=== RECORDS FOR THIS TASK ===
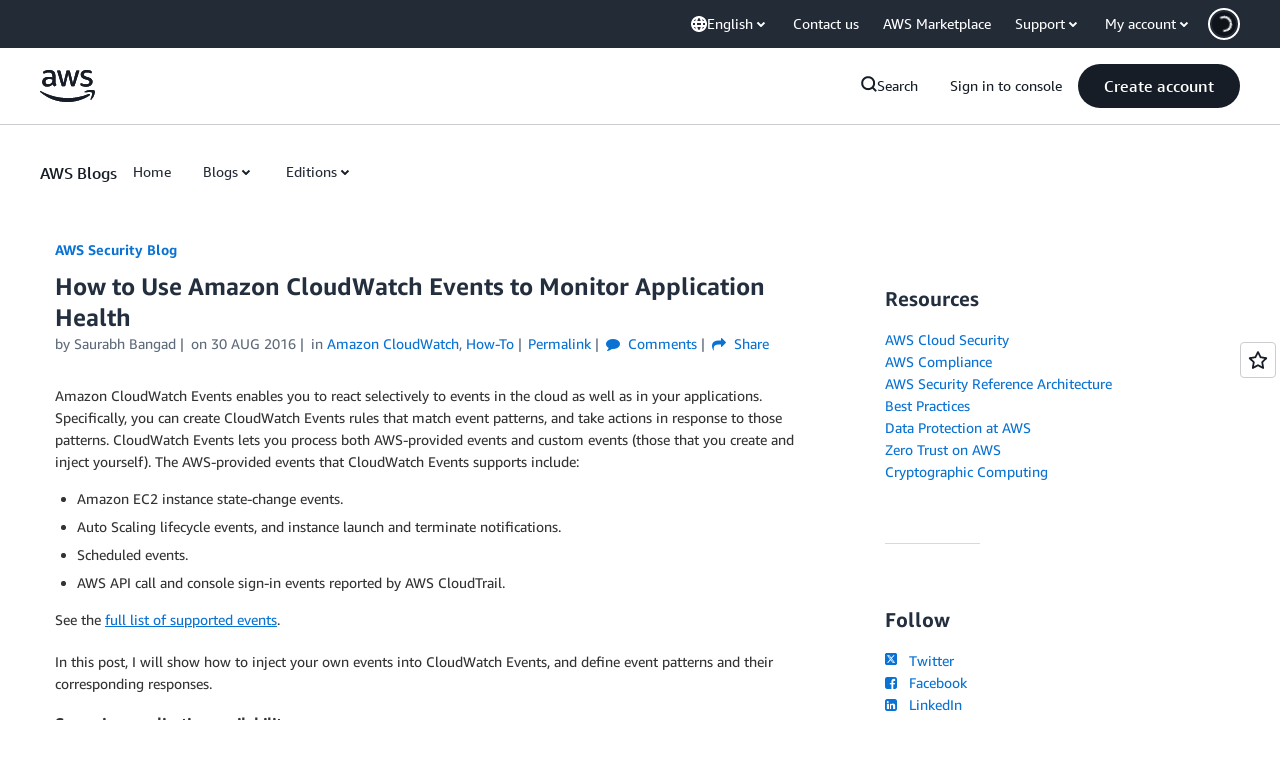

--- FILE ---
content_type: text/html;charset=UTF-8
request_url: https://amazonwebservicesinc.tt.omtrdc.net/m2/amazonwebservicesinc/ubox/raw?mboxPC=1770024044551-17659&mboxSession=1770024044550-22800&uniq=1770024044866-810479
body_size: -371
content:
{"url":"/en_US/optimization_testing/ccba-footer/master","campaignId":"610677","environmentId":"350","userPCId":"1770024044551-17659.44_0"}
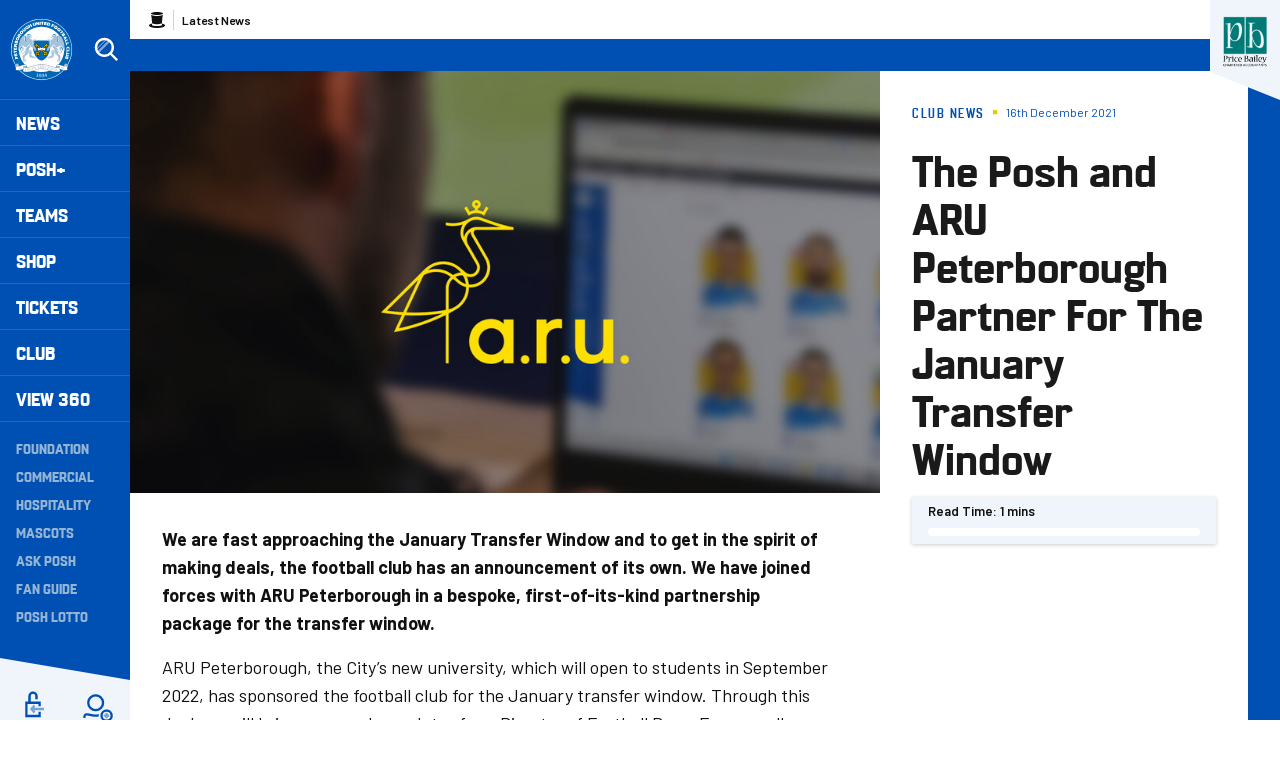

--- FILE ---
content_type: text/html; charset=utf-8
request_url: https://www.google.com/recaptcha/api2/aframe
body_size: 268
content:
<!DOCTYPE HTML><html><head><meta http-equiv="content-type" content="text/html; charset=UTF-8"></head><body><script nonce="hen9Q8JmzqCOOH_puTbjXA">/** Anti-fraud and anti-abuse applications only. See google.com/recaptcha */ try{var clients={'sodar':'https://pagead2.googlesyndication.com/pagead/sodar?'};window.addEventListener("message",function(a){try{if(a.source===window.parent){var b=JSON.parse(a.data);var c=clients[b['id']];if(c){var d=document.createElement('img');d.src=c+b['params']+'&rc='+(localStorage.getItem("rc::a")?sessionStorage.getItem("rc::b"):"");window.document.body.appendChild(d);sessionStorage.setItem("rc::e",parseInt(sessionStorage.getItem("rc::e")||0)+1);localStorage.setItem("rc::h",'1761954906595');}}}catch(b){}});window.parent.postMessage("_grecaptcha_ready", "*");}catch(b){}</script></body></html>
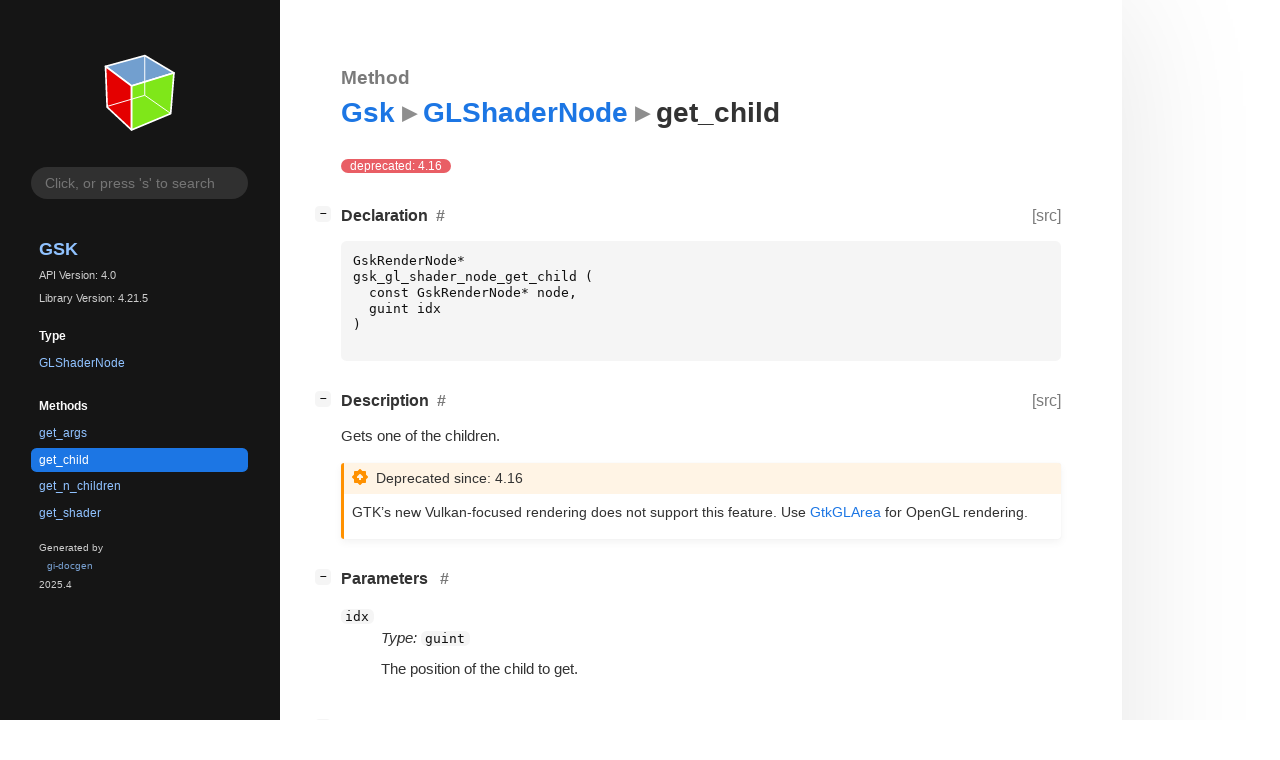

--- FILE ---
content_type: text/html; charset=utf-8
request_url: https://docs.gtk.org/gsk4/method.GLShaderNode.get_child.html
body_size: 6713
content:
<!--
SPDX-FileCopyrightText: GTK Development Team

SPDX-License-Identifier: LGPL-2.1-or-later
-->

<!DOCTYPE html>
<html lang="en">
<head>
  <title>Gsk.GLShaderNode.get_child</title>
  <meta name="viewport" content="width=device-width, initial-scale=1">

  <meta charset="utf-8" />

  
  <meta property="og:type" content="website"/>

  
  <meta property="og:image:width" content="256"/>
  <meta property="og:image:height" content="256"/>
  <meta property="og:image:secure_url" content="gtk-logo.svg"/>
  <meta property="og:image:alt" content="Gsk-4.0"/>
  

  
  <meta priority="og:title" content="Gsk.GLShaderNode.get_child"/>
  <meta priority="og:description" content="Reference for Gsk.GLShaderNode.get_child"/>
  <meta name="twitter:title" content="Gsk.GLShaderNode.get_child"/>
  <meta name="twitter:description" content="Reference for Gsk.GLShaderNode.get_child"/>


  
  <meta name="twitter:card" content="summary"/>

  
  
  
  <link rel="search" type="application/opensearchdescription+xml" title="Gsk" href="opensearch.xml">
  
  

  <link rel="stylesheet" href="style.css" type="text/css" />

  

  
  <script src="urlmap.js"></script>
  
  
  <script src="fzy.js"></script>
  <script src="search.js"></script>
  
  <script src="main.js"></script>

  
    
  <link rel="icon" href="favicon.svg">
    
  
    
  <link rel="icon" sizes="192x192" href="favicon-192x192.png">
    
  
</head>

<body>
  <div id="body-wrapper" tabindex="-1">

    <nav class="sidebar devhelp-hidden">
      
      <div class="section">
        <a href="index.html"><img src="gtk-logo.svg" class="logo"/></a>
      </div>
      
      
      <div class="search section">
        <form id="search-form" autocomplete="off">
          <input id="search-input" type="text" name="do-not-autocomplete" placeholder="Click, or press 's' to search" autocomplete="off"/>
        </form>
      </div>
      
      <div class="section namespace">
        <h3><a href="index.html">Gsk</a></h3>
        <p>API Version: 4.0</p>
        
        <p>Library Version: 4.21.5</p>
        
      </div>
      
<div class="section">
  <h5>Type</h5>
  <div class="links">
    <a href="class.GLShaderNode.html">GLShaderNode</a>
  </div>
</div>
<div class="section">
  <h5>Methods</h5>
  <div class="links">
  
    <a class="method" href="method.GLShaderNode.get_args.html">get_args</a>
  
    <a class="method current" href="method.GLShaderNode.get_child.html">get_child</a>
  
    <a class="method" href="method.GLShaderNode.get_n_children.html">get_n_children</a>
  
    <a class="method" href="method.GLShaderNode.get_shader.html">get_shader</a>
  
  </div>
</div>

      <div class="section generator">
        <p>Generated by <a href="https://gitlab.gnome.org/GNOME/gi-docgen">gi-docgen</a> 2025.4</p>
      </div>
    </nav>

    <button id="btn-to-top" class="hidden"><span class="up-arrow"></span></button>

    
<section id="main" class="content">
  <header>
    <h3>Method</h3>
    <h1><a href="index.html">Gsk</a><span class="sep"></span><a href="class.GLShaderNode.html">GLShaderNode</a><span class="sep"></span>get_child</h1>
  </header>

  <section>
    <div class="docblock">
      <p><span class="emblem deprecated">deprecated: 4.16</span>&nbsp;</p>
    </div>

    <div class="declaration toggle-wrapper">
      <h4 style="display:flex;" id="declaration">
        Declaration
        <a class="anchor" href="#declaration"></a>
        
        <a class="srclink" title="go to source location" href="https://gitlab.gnome.org/GNOME/gtk/-/blob/main/gsk/gskglshadernode.h#L48">[src]</a>
        
      </h4>

      <div class="docblock c-decl">
        <pre><code><div class="highlight"><pre><span></span><span class="n">GskRenderNode</span><span class="o">*</span>
<span class="n">gsk_gl_shader_node_get_child</span><span class="w"> </span><span class="p">(</span>
<span class="w">  </span><span class="k">const</span><span class="w"> </span><span class="n">GskRenderNode</span><span class="o">*</span><span class="w"> </span><span class="n">node</span><span class="p">,</span>
<span class="w">  </span><span class="n">guint</span><span class="w"> </span><span class="n">idx</span>
<span class="p">)</span>
</pre></div>
</code></pre>
      </div>
    </div>

    <div class="description toggle-wrapper">
      <h4 style="display:flex;" id="description">
        Description
        <a class="anchor" href="#description"></a>
        
        <a class="srclink" title="go to source location" href="https://gitlab.gnome.org/GNOME/gtk/-/blob/main/gsk/gskglshadernode.c#L274">[src]</a>
        
      </h4>

      <div class="docblock">
        <p>Gets one of the&nbsp;children.</p>
      </div>

      <div class="docblock">
        
        
        <div class="admonition deprecation">
          <p class="admonition-title">Deprecated since: 4.16</p><p><span class="caps">GTK</span>&#8217;s new Vulkan-focused rendering
  does not support this feature. Use <a href="../gtk4/class.GLArea.html">GtkGLArea</a>
  for OpenGL&nbsp;rendering.</p></div>
        
        
        
        
      </div>

      
    </div>

    
    <div class="parameters toggle-wrapper">
      <h4 id="parameters">
        Parameters
        <a href="#parameters" class="anchor"></a>
      </h4>

      <div class="docblock">
        <dl class="arguments">
          

          
          <dt class="arg-name"><code>idx</code></dt>
          <dd class="arg-description">
            <p><em>Type:</em>&nbsp;<code>guint</code></p>
            <p>The position of the child to&nbsp;get.</p>
            <table>
            
            
            
            
            
            
            
            
            
            </table>
          </dd>
          

          
        </dl>
      </div>
    </div>
    

    
    <div class="return-value toggle-wrapper">
      <h4 id="return-value">
        Return value
        <a href="#return-value" class="anchor"></a>
      </h4>

      <div class="docblock">
        <div class="returns">
          <div class="arg-description">
            <p><em>Type:</em>&nbsp;<a href="class.RenderNode.html"><code>GskRenderNode</code></a></p>
            <p>The <code>idx</code><span class="quo">&#8216;</span>th child of <code>node</code>.</p>
          </div>
          <div>
            <table>
            
            
            
            <tr><td title="transfer: none">The returned data is owned by the instance.</td></tr>
            
            
            </table>
          </div>
        </div>
      </div>
    </div>
    

  </section>
</section>


    

    <section id="search" class="content hidden"></section>

    <footer>
    
    </footer>
  </div>
</body>
</html>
===
# [ASSIGNED TASK]
Search the data above for the word "section" and show every line that has it.

# [RESPONSE TO THIS TASK]
      <div class="section">
      <div class="search section">
      <div class="section namespace">
<div class="section">
<div class="section">
      <div class="section generator">
<section id="main" class="content">
  <section>
  </section>
</section>
    <section id="search" class="content hidden"></section>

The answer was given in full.